== EXERCISE ==
Find "body_size: 268" in the records that follow; print that line and each subsequent line through the last one, verbatim and with nothing added.
---------- DATASET ----------
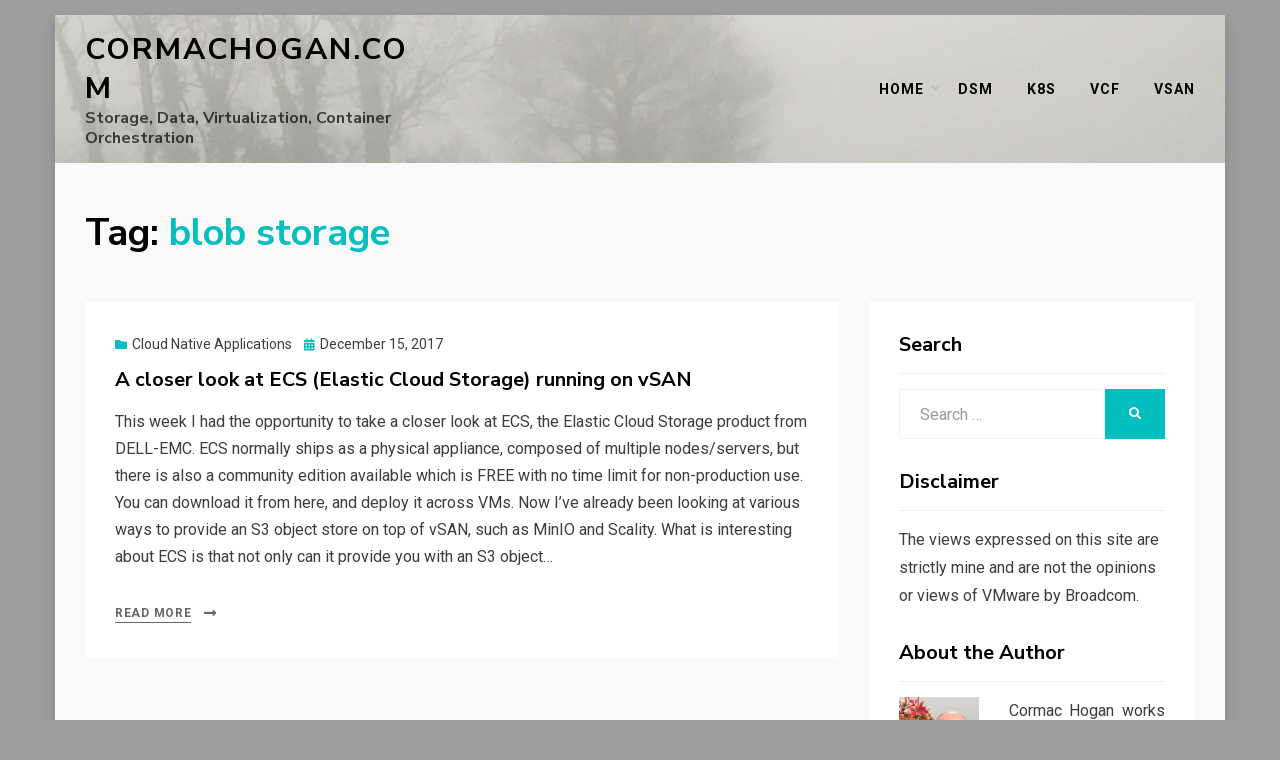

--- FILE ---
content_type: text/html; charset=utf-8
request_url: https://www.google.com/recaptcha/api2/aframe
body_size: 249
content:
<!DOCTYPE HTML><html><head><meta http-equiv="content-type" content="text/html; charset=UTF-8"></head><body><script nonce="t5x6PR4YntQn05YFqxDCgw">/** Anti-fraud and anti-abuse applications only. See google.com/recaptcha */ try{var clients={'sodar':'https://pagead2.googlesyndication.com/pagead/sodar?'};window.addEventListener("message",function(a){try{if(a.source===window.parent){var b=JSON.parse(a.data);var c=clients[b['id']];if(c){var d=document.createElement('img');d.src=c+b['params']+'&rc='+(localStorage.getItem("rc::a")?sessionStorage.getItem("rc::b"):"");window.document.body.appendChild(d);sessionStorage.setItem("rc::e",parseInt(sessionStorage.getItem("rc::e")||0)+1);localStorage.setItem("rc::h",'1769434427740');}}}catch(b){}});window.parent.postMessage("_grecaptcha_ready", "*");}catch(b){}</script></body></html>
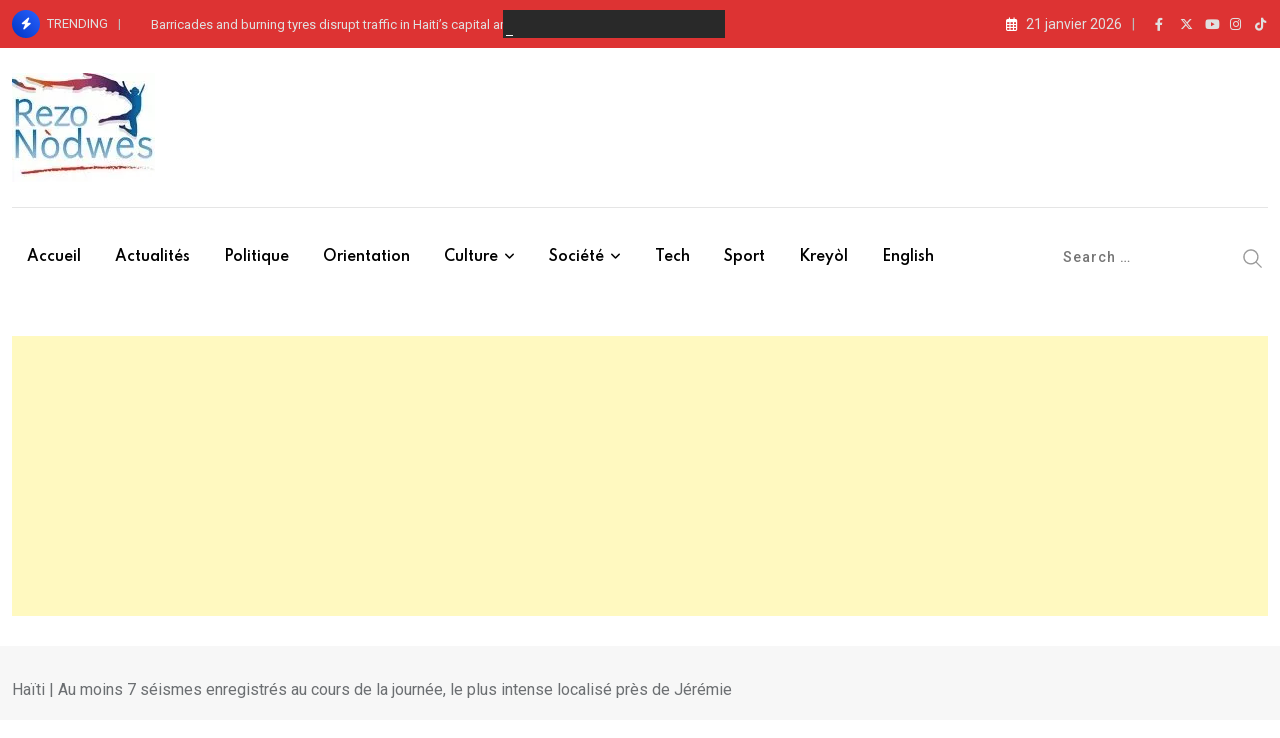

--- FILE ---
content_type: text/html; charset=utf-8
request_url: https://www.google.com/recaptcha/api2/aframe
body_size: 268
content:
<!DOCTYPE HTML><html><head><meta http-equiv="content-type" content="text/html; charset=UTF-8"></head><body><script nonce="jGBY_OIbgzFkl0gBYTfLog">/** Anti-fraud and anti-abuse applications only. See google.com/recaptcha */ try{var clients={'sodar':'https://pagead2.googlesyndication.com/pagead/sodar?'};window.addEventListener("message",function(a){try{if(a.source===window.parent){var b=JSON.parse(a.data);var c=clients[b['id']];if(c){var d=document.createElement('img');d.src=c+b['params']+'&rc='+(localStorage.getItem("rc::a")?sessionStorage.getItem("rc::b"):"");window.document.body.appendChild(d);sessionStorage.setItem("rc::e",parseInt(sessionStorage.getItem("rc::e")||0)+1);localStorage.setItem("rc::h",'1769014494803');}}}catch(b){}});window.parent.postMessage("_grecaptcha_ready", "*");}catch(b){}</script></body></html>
----------
== TASK ANSWER ==
body_size: 268
content:
<!DOCTYPE HTML><html><head><meta http-equiv="content-type" content="text/html; charset=UTF-8"></head><body><script nonce="jGBY_OIbgzFkl0gBYTfLog">/** Anti-fraud and anti-abuse applications only. See google.com/recaptcha */ try{var clients={'sodar':'https://pagead2.googlesyndication.com/pagead/sodar?'};window.addEventListener("message",function(a){try{if(a.source===window.parent){var b=JSON.parse(a.data);var c=clients[b['id']];if(c){var d=document.createElement('img');d.src=c+b['params']+'&rc='+(localStorage.getItem("rc::a")?sessionStorage.getItem("rc::b"):"");window.document.body.appendChild(d);sessionStorage.setItem("rc::e",parseInt(sessionStorage.getItem("rc::e")||0)+1);localStorage.setItem("rc::h",'1769014494803');}}}catch(b){}});window.parent.postMessage("_grecaptcha_ready", "*");}catch(b){}</script></body></html>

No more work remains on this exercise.